I recently ran across an article in the British Journal of Photography discussing an issue of the French newspaper Libération published without photos. The issue coincided with the Paris Photo fair of 2013 and was meant as a gesture to draw attention to the value of photography and the work of photojournalists at a time when photographers were feeling under-appreciated.
It was apparently a shock to those who saw it, but it does act as a reminder that we have not always lived in such a photo saturated time. It is intriguing that photographers feel threatened by an era in which society is so dependent on visual information that we would be surprised to see a newspaper published without its photos.

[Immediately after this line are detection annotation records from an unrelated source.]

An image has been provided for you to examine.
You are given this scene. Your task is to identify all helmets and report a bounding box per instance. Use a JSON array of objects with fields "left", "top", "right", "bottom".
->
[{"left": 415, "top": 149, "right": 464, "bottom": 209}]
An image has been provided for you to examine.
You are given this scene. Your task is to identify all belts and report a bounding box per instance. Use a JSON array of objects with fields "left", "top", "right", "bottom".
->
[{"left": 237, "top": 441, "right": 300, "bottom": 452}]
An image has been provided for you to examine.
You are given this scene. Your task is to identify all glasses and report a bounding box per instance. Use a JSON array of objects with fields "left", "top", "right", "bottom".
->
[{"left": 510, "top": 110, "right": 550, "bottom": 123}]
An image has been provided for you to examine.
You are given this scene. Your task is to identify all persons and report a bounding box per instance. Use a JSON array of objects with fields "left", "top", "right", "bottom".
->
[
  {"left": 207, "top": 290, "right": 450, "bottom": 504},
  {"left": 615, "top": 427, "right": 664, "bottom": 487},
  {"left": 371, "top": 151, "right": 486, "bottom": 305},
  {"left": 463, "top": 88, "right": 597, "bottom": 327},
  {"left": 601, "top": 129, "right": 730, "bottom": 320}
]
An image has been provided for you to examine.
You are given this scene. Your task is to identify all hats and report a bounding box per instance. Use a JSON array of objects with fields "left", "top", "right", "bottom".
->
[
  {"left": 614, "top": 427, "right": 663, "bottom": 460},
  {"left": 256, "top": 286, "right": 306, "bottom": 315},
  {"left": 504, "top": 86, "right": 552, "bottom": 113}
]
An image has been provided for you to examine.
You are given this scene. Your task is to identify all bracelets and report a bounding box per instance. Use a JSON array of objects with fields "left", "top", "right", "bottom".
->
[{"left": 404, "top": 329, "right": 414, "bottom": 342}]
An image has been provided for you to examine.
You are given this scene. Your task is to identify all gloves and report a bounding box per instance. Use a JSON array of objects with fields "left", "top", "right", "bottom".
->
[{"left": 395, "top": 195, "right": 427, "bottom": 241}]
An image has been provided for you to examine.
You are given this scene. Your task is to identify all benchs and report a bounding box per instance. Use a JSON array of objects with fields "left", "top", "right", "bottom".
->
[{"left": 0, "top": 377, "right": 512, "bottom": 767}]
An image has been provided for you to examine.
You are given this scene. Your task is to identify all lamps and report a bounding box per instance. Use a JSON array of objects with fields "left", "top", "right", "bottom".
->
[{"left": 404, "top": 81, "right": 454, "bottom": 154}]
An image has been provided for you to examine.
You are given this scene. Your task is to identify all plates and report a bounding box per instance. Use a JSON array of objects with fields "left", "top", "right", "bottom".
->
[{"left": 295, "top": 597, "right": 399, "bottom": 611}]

But I get it. Everyone has a camera in hand and is able to contribute to the barrage of daily imagery that we all expect today. Photography is no longer confined to those who dedicate their lives to it. But the fact is that not all photography is great, and it seems that the more imagery we are surrounded by, the more we hunger for it. It has become a prime tool for communicating ideas and the value of photographers should remain high, especially as we look at the online presence of people and companies in order to judge their quality and sincerity. In an analysis of the potential of Twitter’s new image heavy interface, the social media distribution company Buffer claims, among other things, that Tweets with images get clicked on 18% more than those without , 89% more Favs, and 150% more Retweets(Buffer).
And why is that?
Put succinctly, “your brain is wired to make sense of an image or photo in milliseconds. Giant portions of your noggin are devoted to doing nothing else except for analyzing and reacting what the eyes see.” Much of human communication is inherently non-verbal. We can understand layers of meaning instantly when confronted with an image, making it a very potent communication tool. Additionally, we have evolved to have a very strong emotional connection to what we perceive visually. So as more and more social and business activity has migrated online, we benefit from taking as many visual clues with us as we can, hence the even more important function of photography in society.
And from the plethora of business articles that sprung up between 2013 and now about the implications for digital marketer of the shift from words to pictures(Forbes), I feel confident that this is a great time to be a photographer.